Trove/Blueprints/Trove-v1-MySQL-Replication

Description

Providing support for the various replication use cases is critical for use of Trove in production. This will describe the various use cases and related requirements and then propose a scoping for an initial V1 implementation for MySQL.

Justification/Benefits

Most of the datastores currently supported by Trove have replication capabilities to fulfill various use cases such as:

scale out via read replicas
operational recovery (aka failover)
offline backup

In order to be production ready, Trove needs to support easy configuration and management of these use cases. Today Amazon RDS fulfills the first use cases and part of the second use case for MySQL.

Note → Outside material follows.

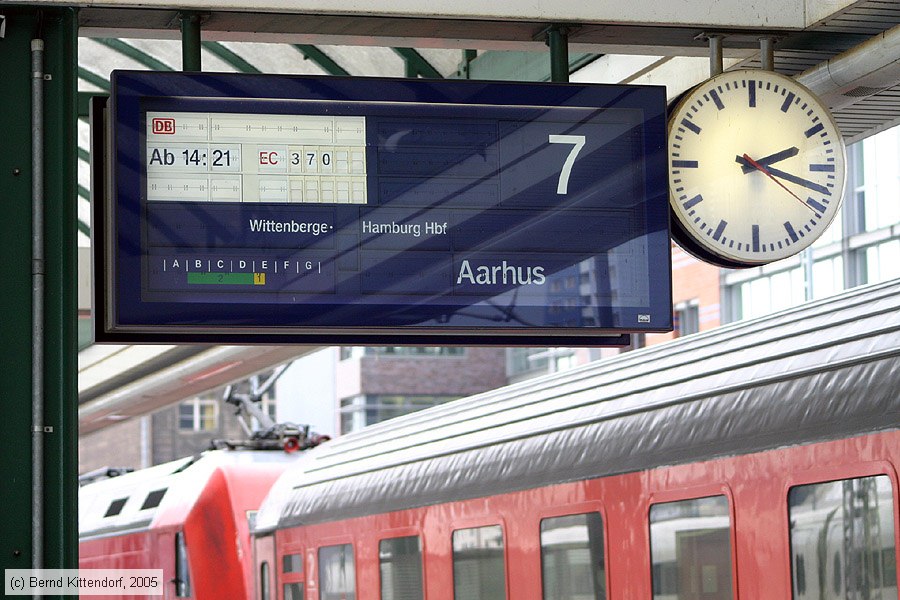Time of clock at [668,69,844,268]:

Over time all of these requirements should be evaluated; the goal of this blueprint is to focus on read replicas for scale out and target the MySQL datastore. It is expected that implementation of this scoping will occur for other datastores and then further work can be scoped out to meet the remaining requirements.

Use Case Requirements

While the specific details of each datastore need to be investigated against this list, these are seen as the use-cases that would motivate the replication feature:

A. Read Replicas (Slaves)

The master can exist before the slave such that the master already contains data
N Slaves for one master slicknik (talk) * To clarify, the v1 implementation will allow for this but will require N separate create calls. We may optimize this in a later implementation.
Slaves can be marked read-only (probably by default)
A slave can be detached from "replication set" to act as independent site
A pre-existing non-replication site can become the master of a new "replication set"
The health of a slave will be monitaorable

(When master fails, a slave can be chosen to be promoted to new master, with other slaves switched to follow new master) (not needed for v1; to be addressed later -SlickNik)
(All slaves should be in the same zone. (is this necessary or desired?) (not needed for v1; to be addressed later -SlickNik)

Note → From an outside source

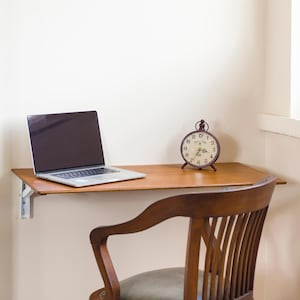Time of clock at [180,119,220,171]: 3:34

B. MultiZone Disaster Recovery

A master in one zone is mirrored by a slave in a different zone
Some mechanism should exist where cloud admin can set up "zone configuration" so that the user can simply select "MultiZone DR" and Trove will know where to put both the master and the slave
Should be able to restore master from slave, either directly or by making backup stored in Swift
Should be able to "click the switch" on an already running mysql instance

C. Single Zone Failover

Implements master-master replication between 2 instances in the same zone
Can be set up on pre-existing instance
Should be able to switch "active master", i.e., the site to which data is being written (other site could be marked read-only)

Scope

Phase I implementation, targeted for the Juno release, will implement Use Case A core functionality and the MySql datastore replication support. Replication support for other datastores beyond MySQL are beyond the scope of this blueprint and will be covered elsewhere.

Impacts

This change would impact all components of Trove.

Configuration

There should be no changes to configuration files required.

Database

Does this impact any existing tables? If so, which ones?
Are the changes forward and backward compatible?
Be sure to include the expected migration process

Public API

Does this change any API that an end-user has access to?
Are there any exceptions in terms of consistency with other APIs?

The addition of a replication feature would required changes to the trove command and corresponding APIs. At a minimum, there would need to be APIs to add a slave to a master, and to remove a slave from a master. Additionally, there may be changes to how a potential master site is created.

Internal API

Does this change any internal messages between API and Task Manager or Task Manager to Guest

There would be API changes at every level to support replication.

Guest Agent

Does this change behavior on the Guest Agent? If so, is it backwards compatible with API and Task Manager?

The guest agent would require support for the new replication operations, but backward compatibility should be maintained.